Supplied entries:

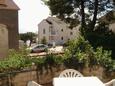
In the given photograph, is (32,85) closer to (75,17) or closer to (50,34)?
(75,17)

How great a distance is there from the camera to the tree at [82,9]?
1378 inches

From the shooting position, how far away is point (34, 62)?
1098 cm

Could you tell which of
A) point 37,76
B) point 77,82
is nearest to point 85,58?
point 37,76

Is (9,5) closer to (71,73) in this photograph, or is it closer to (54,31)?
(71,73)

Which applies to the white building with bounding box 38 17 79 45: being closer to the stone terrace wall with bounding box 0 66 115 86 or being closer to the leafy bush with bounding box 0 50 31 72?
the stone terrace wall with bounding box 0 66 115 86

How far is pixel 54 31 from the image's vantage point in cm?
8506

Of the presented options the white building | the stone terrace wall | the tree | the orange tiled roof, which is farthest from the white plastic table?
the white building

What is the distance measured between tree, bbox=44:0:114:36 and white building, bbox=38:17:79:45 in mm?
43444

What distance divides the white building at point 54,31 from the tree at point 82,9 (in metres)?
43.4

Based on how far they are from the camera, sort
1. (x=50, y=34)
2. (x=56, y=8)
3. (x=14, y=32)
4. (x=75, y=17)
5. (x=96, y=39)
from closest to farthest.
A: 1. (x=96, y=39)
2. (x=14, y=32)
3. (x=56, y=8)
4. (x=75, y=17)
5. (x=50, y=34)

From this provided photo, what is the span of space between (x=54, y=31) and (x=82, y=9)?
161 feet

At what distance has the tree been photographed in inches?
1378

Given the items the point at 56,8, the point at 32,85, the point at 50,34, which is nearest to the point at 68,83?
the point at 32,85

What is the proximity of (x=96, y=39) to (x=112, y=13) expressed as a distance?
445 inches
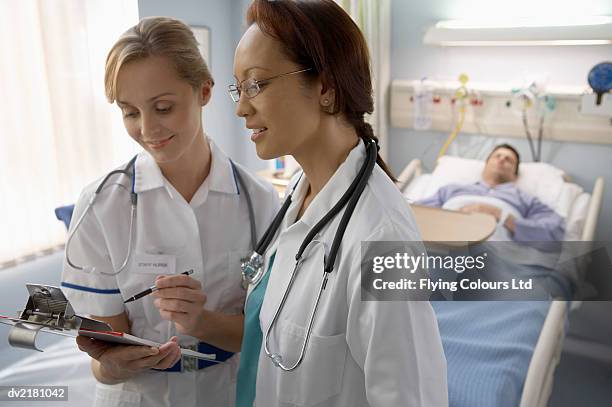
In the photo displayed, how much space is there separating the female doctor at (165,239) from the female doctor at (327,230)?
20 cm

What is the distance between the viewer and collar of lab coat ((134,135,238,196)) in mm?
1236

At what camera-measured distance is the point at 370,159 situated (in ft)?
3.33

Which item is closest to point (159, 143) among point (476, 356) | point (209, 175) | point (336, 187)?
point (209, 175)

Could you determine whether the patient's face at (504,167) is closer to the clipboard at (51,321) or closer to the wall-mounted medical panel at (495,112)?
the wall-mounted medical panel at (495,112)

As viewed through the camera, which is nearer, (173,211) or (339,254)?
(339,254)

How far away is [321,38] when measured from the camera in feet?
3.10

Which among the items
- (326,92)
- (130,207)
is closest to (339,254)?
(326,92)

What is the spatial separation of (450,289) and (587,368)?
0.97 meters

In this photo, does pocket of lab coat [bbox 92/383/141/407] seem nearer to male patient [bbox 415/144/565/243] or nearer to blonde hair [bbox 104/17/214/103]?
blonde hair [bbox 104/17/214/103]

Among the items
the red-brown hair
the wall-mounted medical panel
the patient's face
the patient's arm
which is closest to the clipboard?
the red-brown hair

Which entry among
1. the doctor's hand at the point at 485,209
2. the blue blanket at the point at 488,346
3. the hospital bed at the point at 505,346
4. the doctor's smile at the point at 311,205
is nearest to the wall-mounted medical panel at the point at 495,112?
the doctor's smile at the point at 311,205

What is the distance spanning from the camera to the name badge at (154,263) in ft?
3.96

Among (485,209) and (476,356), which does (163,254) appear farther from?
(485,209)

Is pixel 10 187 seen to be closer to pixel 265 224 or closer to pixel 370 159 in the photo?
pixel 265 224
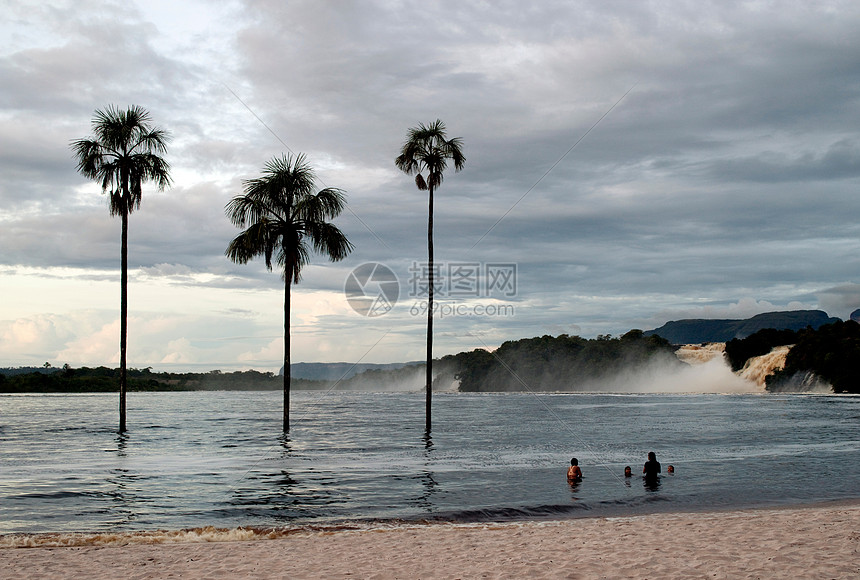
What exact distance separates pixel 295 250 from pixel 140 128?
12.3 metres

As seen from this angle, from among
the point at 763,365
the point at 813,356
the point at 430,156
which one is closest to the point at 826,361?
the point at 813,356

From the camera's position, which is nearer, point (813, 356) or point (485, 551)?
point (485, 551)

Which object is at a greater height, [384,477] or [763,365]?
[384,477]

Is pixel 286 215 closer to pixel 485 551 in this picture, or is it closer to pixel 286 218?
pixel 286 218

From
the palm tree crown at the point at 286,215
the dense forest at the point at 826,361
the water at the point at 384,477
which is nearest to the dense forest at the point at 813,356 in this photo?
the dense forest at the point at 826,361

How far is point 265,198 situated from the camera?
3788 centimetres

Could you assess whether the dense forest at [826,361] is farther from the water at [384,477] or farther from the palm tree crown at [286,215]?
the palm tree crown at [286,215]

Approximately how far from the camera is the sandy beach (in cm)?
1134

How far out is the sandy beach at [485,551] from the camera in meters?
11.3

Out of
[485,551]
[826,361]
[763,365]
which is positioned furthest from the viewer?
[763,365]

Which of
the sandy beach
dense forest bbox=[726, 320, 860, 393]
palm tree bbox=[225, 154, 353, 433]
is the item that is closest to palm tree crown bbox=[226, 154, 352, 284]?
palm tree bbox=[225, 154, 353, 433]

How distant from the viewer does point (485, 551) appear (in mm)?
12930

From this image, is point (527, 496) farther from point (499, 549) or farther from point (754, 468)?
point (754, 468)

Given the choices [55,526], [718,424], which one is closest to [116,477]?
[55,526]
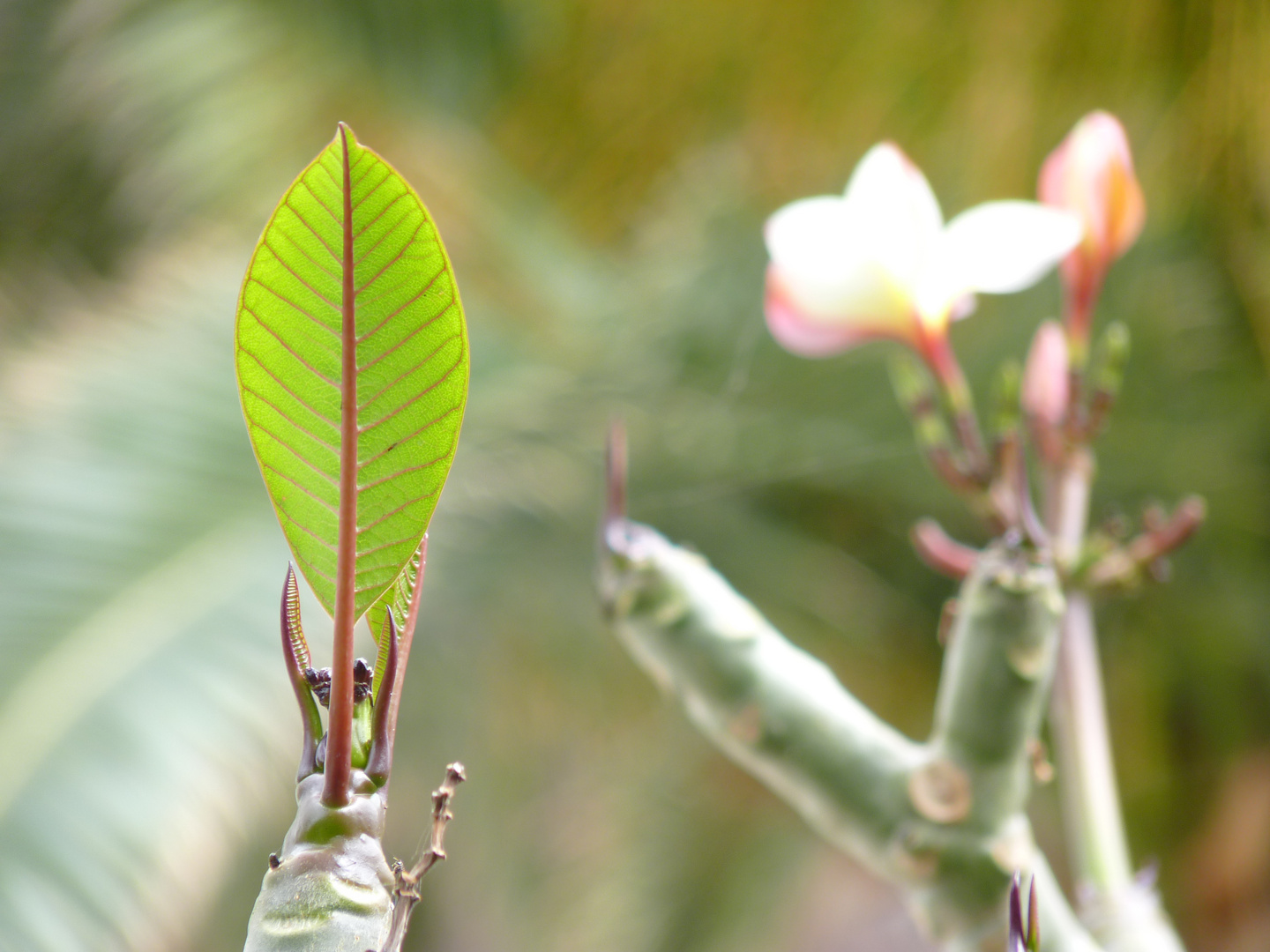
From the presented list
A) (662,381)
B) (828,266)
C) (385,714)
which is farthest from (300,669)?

What you are asked to do: Every line above should be returned word for word, with the pictures left behind.

Expected answer:
In the given photograph, is (32,85) closer to (75,17) or closer to (50,34)?
(75,17)

How great a distance is there from the camera to the tree at [82,9]?
1378 inches

From the shooting position, how far away is point (34, 62)?
1098 cm

Could you tell which of
A) point 37,76
B) point 77,82
is nearest to point 85,58?
point 37,76

Is (9,5) closer to (71,73) in this photograph, or is it closer to (54,31)?
(71,73)

Which applies to the white building with bounding box 38 17 79 45: being closer to the stone terrace wall with bounding box 0 66 115 86 or being closer to the leafy bush with bounding box 0 50 31 72?
the stone terrace wall with bounding box 0 66 115 86

How far is pixel 54 31 from the image's vantage point in cm?
8506

Of the presented options the white building | the stone terrace wall | the tree | the orange tiled roof, which is farthest from the white plastic table?
the white building

What is the distance measured between tree, bbox=44:0:114:36 and white building, bbox=38:17:79:45 in mm?
43444

What distance divides the white building at point 54,31 from the tree at point 82,9 (in metres)?
43.4

Based on how far they are from the camera, sort
1. (x=50, y=34)
2. (x=56, y=8)
3. (x=14, y=32)
4. (x=75, y=17)
5. (x=96, y=39)
from closest to farthest.
A: 1. (x=96, y=39)
2. (x=14, y=32)
3. (x=56, y=8)
4. (x=75, y=17)
5. (x=50, y=34)

From this provided photo, what is the span of space between (x=54, y=31) and (x=82, y=9)?
161 feet

At what distance has the tree been photographed in inches?
1378

Given the items the point at 56,8, the point at 32,85, the point at 50,34, which is nearest to the point at 68,83?
the point at 32,85

What is the proximity of (x=96, y=39) to (x=112, y=13) expressed as a distance?
445 inches
In the photo displayed, how much space is there separating the female doctor at (165,239) from the female doctor at (327,230)?
20 cm

What is the distance between the viewer and collar of lab coat ((134,135,238,196)) in mm?
1236

At what camera-measured distance is the point at 370,159 situated (in ft)?
3.33

Which item is closest to point (159, 143) among point (476, 356) | point (209, 175) | point (336, 187)?
point (209, 175)

Could you determine whether the patient's face at (504,167) is closer to the clipboard at (51,321) or closer to the wall-mounted medical panel at (495,112)?
the wall-mounted medical panel at (495,112)

As viewed through the camera, which is nearer, (173,211) or (339,254)?
(339,254)

How far away is [321,38] when measured from the camera in feet?
3.10

Which among the items
- (326,92)
- (130,207)
is closest to (339,254)?
(326,92)

What is the spatial separation of (450,289) and (587,368)?
0.97 meters

In this photo, does pocket of lab coat [bbox 92/383/141/407] seem nearer to male patient [bbox 415/144/565/243] or nearer to blonde hair [bbox 104/17/214/103]?
blonde hair [bbox 104/17/214/103]

Among the items
the red-brown hair
the wall-mounted medical panel
the patient's face
the patient's arm
which is closest to the clipboard?
the red-brown hair

Which entry among
1. the doctor's hand at the point at 485,209
2. the blue blanket at the point at 488,346
3. the hospital bed at the point at 505,346
4. the doctor's smile at the point at 311,205
is nearest to the wall-mounted medical panel at the point at 495,112?
the doctor's smile at the point at 311,205

What is the distance spanning from the camera to the name badge at (154,263) in ft?
3.96

Among (485,209) and (476,356), which does (163,254) appear farther from?
(485,209)

Is pixel 10 187 seen to be closer to pixel 265 224 or closer to pixel 370 159 in the photo?
pixel 265 224
What exact distance separates pixel 295 250 from pixel 140 128?
12.3 metres

As seen from this angle, from among
the point at 763,365
the point at 813,356
the point at 430,156
which one is closest to the point at 826,361?
the point at 813,356

From the camera's position, which is nearer, point (813, 356) or point (485, 551)?
point (485, 551)

Which object is at a greater height, [384,477] or [763,365]?
[384,477]

Is pixel 286 215 closer to pixel 485 551 in this picture, or is it closer to pixel 286 218?
pixel 286 218

From
the palm tree crown at the point at 286,215
the dense forest at the point at 826,361
the water at the point at 384,477
which is nearest to the dense forest at the point at 813,356 in this photo?
the dense forest at the point at 826,361

How far is point 265,198 situated from the camera?
3788 centimetres

Could you assess whether the dense forest at [826,361] is farther from the water at [384,477] or farther from the palm tree crown at [286,215]?
the palm tree crown at [286,215]

Approximately how far from the camera is the sandy beach (in cm)?
1134

How far out is the sandy beach at [485,551] from the camera in meters?
11.3

Out of
[485,551]
[826,361]
[763,365]
which is positioned furthest from the viewer?
[763,365]

Which of
the sandy beach
dense forest bbox=[726, 320, 860, 393]
palm tree bbox=[225, 154, 353, 433]
is the item that is closest to palm tree crown bbox=[226, 154, 352, 284]?
palm tree bbox=[225, 154, 353, 433]

How distant from the viewer does point (485, 551) appear (in mm)?
12930

From this image, is point (527, 496) farther from point (499, 549) or farther from point (754, 468)?
point (754, 468)

Given the choices [55,526], [718,424], which one is closest to [116,477]?
[55,526]
From the presented list
A) (662,381)
B) (828,266)
C) (385,714)
which is farthest from (300,669)?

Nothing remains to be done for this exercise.